Die um 1800 neu gegründeten Kolonien scheiterten zumeist innerhalb weniger Monate, aber zwei von ihnen – Sierra Leone und Liberia – überlebten. In beiden Fällen waren die Siedler afrikanischer Abstammung. In Sierra Leone, wo man ab 1787 zunächst die black poor von London und dann zwei »schwarze« Gruppen aus den USA und Jamaika angesiedelt hatte, übernahmen ab Ende der napoleonischen Kriege befreite Sklaven (recaptives bzw. liberated Africans) die dominierende Rolle. Diese ehemaligen Sklaven waren von der britischen Marine im Rahmen des seit 1808 geführten Kampfes gegen den atlantischen Sklavenhandel befreit worden, indem die Schiffe, auf denen sie in die Neue Welt transportiert werden sollten, abgefangen worden waren. Da Sierra Leone wegen seines natürlichen Hafens von Großbritannien zum Marinestützpunkt auserkoren worden war, erhielt die Siedlung im Jahre 1808 als erster Ort in Afrika – neben der Kapkolonie – einen britischen Gouverneur.

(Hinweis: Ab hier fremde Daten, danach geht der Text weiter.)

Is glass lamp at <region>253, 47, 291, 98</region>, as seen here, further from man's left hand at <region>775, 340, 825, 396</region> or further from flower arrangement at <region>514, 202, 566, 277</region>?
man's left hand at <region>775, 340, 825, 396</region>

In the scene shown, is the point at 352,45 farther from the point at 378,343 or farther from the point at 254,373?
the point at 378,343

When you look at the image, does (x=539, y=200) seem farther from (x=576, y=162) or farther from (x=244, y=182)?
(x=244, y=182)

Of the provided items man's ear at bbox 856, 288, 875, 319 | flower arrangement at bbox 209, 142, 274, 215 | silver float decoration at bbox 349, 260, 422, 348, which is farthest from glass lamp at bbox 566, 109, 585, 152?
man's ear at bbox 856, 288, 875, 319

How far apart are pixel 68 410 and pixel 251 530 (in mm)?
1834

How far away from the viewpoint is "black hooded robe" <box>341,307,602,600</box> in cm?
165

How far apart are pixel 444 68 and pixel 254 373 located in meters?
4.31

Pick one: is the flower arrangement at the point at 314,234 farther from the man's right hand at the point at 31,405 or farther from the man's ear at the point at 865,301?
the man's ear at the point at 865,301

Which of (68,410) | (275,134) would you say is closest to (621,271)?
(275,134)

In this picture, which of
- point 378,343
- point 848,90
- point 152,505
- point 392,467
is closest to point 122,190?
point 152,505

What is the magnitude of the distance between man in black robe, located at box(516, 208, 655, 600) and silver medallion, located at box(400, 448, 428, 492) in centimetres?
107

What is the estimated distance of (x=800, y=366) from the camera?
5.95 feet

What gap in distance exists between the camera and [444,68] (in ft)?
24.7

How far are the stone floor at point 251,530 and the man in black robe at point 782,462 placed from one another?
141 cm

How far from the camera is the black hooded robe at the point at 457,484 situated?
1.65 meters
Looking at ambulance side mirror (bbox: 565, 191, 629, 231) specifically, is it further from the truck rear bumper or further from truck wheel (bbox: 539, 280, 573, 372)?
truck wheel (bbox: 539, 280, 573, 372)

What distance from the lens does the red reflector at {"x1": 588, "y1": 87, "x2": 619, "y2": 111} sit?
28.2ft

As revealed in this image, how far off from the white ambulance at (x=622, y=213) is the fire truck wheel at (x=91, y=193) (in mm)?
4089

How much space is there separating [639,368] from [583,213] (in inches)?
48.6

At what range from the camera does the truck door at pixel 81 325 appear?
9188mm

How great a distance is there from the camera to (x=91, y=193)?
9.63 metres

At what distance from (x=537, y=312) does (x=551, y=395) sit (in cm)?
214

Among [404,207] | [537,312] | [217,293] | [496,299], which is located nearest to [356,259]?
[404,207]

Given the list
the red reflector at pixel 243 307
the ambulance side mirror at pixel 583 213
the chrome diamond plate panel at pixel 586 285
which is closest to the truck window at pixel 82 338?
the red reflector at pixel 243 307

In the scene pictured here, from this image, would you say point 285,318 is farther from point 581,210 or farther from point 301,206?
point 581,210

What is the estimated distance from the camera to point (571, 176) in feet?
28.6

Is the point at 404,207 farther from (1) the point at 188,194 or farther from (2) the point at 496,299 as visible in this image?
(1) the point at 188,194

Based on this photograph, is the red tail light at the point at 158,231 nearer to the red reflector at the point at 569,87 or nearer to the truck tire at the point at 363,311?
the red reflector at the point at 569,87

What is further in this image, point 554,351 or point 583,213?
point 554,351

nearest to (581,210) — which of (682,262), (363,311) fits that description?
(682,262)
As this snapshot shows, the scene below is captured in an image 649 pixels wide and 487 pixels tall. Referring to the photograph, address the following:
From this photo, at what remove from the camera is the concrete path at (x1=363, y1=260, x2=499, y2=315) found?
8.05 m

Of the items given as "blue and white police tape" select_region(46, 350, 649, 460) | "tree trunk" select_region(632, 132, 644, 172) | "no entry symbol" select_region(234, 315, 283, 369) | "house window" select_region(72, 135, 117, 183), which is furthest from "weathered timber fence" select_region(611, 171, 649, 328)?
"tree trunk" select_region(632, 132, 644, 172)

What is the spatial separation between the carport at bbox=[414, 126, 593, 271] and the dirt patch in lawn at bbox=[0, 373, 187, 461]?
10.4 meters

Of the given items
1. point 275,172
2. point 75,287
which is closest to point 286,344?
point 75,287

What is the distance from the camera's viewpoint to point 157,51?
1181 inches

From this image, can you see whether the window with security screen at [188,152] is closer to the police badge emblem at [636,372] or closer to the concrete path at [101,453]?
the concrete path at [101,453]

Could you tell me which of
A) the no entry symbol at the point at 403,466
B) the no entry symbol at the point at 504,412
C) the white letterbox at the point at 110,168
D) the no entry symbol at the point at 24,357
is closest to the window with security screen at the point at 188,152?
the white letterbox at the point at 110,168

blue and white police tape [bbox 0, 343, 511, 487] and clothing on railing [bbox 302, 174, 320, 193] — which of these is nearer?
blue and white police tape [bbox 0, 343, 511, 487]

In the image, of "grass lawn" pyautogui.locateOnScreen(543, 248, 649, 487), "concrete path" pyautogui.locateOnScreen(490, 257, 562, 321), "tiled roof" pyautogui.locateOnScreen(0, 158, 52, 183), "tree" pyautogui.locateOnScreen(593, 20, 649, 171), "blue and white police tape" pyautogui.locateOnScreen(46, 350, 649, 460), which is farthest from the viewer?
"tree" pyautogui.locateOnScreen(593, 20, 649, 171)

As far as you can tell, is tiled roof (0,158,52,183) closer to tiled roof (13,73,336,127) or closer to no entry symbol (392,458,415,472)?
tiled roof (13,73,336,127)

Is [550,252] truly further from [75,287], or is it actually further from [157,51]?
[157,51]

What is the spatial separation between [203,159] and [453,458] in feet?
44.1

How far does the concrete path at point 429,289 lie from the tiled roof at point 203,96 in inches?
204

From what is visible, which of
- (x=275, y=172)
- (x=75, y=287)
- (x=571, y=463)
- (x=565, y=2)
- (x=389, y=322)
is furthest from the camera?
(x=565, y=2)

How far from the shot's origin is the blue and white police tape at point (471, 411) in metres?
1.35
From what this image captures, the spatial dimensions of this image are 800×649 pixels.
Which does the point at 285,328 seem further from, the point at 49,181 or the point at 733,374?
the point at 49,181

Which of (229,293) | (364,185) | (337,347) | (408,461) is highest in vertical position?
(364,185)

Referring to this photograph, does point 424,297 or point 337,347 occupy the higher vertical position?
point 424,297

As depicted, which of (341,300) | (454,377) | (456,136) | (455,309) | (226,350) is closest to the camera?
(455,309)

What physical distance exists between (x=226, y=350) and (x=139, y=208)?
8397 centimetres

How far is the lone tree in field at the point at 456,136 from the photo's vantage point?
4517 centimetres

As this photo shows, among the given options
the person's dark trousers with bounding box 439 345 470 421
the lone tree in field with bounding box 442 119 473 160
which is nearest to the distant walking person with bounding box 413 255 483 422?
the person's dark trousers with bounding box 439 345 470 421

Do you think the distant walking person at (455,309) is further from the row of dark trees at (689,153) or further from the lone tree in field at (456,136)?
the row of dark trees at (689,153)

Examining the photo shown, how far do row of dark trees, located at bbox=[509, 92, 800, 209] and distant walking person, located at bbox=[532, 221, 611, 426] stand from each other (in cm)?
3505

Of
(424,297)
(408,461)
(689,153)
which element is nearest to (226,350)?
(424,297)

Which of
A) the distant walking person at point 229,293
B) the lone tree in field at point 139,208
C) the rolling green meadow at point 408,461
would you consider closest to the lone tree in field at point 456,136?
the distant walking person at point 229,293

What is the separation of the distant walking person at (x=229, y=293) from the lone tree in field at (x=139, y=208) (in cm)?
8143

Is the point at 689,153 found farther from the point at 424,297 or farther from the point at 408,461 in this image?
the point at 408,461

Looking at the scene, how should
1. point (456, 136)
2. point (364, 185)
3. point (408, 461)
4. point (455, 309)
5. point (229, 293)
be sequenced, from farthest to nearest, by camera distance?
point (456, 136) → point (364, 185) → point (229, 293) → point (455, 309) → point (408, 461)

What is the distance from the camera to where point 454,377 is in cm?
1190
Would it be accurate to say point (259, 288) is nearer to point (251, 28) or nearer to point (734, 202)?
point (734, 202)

Die Gouverneure von Sierra Leone förderten die sukzessive Einführung von Missionsschulen, vor allem durch die anglikanische Church Missionary Society (CMS) und dann auch durch die Methodisten. Zugleich wurden Dörfer auf der Halbinsel um Freetown gegründet, die englische Namen (Leicester, Wilberforce, Charlotte) trugen und einem europäischen Superintendenten unterstanden. Hier wurden viele der recaptives angesiedelt. So entwickelte sich auf afrikanischem Boden ein Schmelztiegel für ehemalige Sklaven heterogener Herkunft, die zwar mit vielen Aspekten britischer Kultur vertraut gemacht wurden, aber andererseits oft ihre eigenen Vorstellungen und kulturellen Eigenarten bewahren konnten.
Die Kolonie von Liberia entstand etwas später. Aus einem Bündnis von Abolitionisten in den Nordstaaten und Sklavenbesitzern in den Südstaaten der USA bildete sich die American Colonization Society (ACS).